Gradient Boosting: Principles & Implementation

Photo by Haithem Ferdi

Introduction

Gradient Boosting (GB) is one of the most popular algorithms in the Machine Learning/Data Science community. You might heard about various version of boosting algorithms like Ada-boost, XG Boost, LG Boost, CatBoost. They are very famous for wining the Kaggle competition. In this article, I want to talk about the vanilla Gradient Boosting and it’s working principle with some mathematical background.

The fundamental working principle of the boosting algorithms is to combine a number of weak learner into a stronger ensemble. The boosting algorithms sequential trains the weak learners and repeat the process.

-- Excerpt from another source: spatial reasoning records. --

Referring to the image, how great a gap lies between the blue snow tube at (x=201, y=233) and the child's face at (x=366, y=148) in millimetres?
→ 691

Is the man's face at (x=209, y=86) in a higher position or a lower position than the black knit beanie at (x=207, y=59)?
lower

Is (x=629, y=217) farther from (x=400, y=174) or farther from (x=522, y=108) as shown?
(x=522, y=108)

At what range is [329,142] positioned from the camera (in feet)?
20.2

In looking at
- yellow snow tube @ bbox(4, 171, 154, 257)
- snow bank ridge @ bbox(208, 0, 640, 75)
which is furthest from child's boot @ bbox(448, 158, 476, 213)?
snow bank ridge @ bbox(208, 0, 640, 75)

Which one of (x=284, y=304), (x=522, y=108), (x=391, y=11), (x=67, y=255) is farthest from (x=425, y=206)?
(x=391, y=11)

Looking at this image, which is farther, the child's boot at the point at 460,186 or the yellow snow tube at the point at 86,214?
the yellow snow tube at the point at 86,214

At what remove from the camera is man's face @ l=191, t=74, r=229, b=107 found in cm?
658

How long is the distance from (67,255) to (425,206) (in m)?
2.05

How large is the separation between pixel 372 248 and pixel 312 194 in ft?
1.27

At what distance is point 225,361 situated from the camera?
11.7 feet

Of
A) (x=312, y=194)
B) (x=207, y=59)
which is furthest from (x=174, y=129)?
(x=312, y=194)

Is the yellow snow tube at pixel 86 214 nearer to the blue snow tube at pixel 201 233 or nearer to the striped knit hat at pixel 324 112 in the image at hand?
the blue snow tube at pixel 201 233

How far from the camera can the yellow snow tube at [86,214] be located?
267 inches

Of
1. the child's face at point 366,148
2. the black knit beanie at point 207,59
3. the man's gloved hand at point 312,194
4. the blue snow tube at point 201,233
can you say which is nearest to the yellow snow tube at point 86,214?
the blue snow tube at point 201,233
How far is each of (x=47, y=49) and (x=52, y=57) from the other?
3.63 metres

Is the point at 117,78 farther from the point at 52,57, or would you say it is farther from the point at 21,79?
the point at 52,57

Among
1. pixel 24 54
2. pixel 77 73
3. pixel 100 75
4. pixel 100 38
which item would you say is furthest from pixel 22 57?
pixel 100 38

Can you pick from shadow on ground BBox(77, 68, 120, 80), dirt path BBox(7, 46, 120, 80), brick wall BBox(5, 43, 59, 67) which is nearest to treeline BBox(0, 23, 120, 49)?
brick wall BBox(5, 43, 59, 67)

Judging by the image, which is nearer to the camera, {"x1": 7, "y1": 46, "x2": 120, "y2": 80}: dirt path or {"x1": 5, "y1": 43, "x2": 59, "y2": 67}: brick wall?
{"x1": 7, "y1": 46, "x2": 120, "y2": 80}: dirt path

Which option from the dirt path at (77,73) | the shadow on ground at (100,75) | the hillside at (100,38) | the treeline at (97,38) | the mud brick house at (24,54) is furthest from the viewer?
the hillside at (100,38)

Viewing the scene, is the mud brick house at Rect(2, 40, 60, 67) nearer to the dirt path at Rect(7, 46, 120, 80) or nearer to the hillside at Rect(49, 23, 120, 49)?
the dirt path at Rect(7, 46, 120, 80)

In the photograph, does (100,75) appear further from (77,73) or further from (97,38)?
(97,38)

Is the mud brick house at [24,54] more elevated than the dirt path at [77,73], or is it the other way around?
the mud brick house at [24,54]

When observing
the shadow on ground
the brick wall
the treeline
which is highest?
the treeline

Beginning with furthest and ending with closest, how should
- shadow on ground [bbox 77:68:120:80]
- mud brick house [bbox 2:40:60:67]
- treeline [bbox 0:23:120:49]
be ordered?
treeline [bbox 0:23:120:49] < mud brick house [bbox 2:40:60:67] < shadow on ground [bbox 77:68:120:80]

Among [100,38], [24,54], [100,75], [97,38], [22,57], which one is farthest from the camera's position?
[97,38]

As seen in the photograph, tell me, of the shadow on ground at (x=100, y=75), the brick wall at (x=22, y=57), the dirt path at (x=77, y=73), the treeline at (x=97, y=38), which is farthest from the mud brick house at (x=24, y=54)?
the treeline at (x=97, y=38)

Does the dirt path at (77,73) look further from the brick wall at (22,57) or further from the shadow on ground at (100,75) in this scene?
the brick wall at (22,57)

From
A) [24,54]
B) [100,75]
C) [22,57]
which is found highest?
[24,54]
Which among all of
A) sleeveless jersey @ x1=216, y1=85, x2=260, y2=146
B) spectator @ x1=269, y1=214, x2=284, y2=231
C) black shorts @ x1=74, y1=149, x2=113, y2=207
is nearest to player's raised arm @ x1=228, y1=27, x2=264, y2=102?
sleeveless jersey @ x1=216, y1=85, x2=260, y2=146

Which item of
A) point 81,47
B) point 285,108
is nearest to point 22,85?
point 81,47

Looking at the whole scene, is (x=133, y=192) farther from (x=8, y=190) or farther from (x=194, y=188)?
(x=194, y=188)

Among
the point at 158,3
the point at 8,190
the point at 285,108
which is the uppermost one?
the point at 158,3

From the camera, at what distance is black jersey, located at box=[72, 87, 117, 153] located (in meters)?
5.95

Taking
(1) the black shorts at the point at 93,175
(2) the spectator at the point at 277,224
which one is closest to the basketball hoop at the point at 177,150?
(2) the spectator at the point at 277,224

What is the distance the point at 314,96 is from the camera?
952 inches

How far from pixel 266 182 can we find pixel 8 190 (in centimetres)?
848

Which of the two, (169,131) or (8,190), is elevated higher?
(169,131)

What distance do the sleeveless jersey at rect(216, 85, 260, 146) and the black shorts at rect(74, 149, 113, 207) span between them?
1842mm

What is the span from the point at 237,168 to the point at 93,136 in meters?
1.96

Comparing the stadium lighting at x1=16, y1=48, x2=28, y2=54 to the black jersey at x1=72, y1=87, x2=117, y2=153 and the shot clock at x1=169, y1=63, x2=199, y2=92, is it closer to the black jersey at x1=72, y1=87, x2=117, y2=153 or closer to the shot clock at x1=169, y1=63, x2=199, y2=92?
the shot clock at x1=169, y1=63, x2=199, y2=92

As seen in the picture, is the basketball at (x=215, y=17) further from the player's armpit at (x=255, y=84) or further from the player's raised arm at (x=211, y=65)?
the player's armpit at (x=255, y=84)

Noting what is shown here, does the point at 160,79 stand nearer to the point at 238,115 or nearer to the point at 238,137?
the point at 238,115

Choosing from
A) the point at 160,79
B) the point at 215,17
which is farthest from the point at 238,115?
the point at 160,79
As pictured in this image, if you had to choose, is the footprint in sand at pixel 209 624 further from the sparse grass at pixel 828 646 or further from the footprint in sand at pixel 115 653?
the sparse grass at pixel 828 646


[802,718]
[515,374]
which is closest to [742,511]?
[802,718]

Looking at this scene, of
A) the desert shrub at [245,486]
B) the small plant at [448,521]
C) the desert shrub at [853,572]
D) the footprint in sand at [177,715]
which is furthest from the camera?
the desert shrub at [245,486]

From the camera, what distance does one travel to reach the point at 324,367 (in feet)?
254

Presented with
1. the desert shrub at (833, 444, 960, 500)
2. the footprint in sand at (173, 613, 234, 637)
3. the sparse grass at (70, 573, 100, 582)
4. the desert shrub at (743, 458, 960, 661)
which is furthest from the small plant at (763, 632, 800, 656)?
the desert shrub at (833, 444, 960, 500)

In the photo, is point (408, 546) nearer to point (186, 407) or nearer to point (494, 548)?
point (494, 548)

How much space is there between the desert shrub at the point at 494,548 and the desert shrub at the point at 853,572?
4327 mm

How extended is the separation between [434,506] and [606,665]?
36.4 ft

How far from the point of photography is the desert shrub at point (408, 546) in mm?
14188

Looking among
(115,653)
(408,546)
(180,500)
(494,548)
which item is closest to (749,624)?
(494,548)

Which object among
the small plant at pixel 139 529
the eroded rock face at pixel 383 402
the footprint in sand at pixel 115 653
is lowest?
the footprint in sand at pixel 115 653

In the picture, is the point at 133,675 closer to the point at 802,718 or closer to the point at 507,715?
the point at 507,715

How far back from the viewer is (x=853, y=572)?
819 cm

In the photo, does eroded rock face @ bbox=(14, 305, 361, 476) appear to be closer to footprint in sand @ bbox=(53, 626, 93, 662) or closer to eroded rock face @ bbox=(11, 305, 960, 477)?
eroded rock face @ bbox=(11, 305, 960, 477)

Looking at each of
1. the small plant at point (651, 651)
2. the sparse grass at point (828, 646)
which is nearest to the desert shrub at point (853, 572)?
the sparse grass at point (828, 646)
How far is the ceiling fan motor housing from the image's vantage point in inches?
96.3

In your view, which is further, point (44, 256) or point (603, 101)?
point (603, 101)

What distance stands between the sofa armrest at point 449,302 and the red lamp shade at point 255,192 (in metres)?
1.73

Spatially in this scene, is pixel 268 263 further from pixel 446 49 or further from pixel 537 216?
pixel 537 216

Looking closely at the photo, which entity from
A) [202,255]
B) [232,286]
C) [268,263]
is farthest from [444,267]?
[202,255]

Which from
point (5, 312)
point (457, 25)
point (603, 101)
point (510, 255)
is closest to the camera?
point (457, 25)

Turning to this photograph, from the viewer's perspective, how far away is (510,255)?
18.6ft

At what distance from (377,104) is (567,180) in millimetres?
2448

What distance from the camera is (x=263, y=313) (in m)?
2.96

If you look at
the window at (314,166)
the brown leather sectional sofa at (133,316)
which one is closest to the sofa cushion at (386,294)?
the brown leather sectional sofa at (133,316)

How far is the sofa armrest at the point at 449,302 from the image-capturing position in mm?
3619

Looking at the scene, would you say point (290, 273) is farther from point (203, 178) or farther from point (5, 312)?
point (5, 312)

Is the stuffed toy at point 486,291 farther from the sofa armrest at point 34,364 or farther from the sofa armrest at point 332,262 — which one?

Let us straight dive into the algorithm and it’s working principle then it will make more sense to you. Below picture is captured from the Wikipedia article which shows the pseudo algorithm. You can also find the in-depth description on the original paper by Friedman (2001).

Algorithm Breakdown

Step 1:

Let’s look at the step one of the algorithm.

  1. Initialize model with a constant value:

\[F_0(x) = \underset{\gamma}{\operatorname{argmin}} \sum_{i=1}^{n}L(y_i, \gamma)\] In the first step we need to find the constant value to initialize our base learner/first weak learner. From the equation, we see that we need to find \(\gamma\) such that it minimized our loss function. Now, we need a loss function. Let’s assume we are working on the regression problem and we choose are loss function to be squared error(SE). Keep in mind, you can choose another loss function also. The formula for SE is:

\[SE = (y_i - \hat{y_i})^2\]

Here, we will replace \(\hat{y_i}\) with our \(\gamma\) and the function becomes: \[L_{SE} = (y_i - \gamma)^2\]

The question arises how we will find the value that minimized the loss function. Here, comes our old friend derivative. We will take derivative of the loss function with respect to \(\gamma\) and then equalize to zero to find the minimum value. The above SE equation only showed error for a observation. We have to sum the error of whole data to get total error. Therefore, the equation changes to:

\[\frac{\partial}{\partial {\gamma}} (\sum_{i=1}^n(y_i - \gamma)^2)\]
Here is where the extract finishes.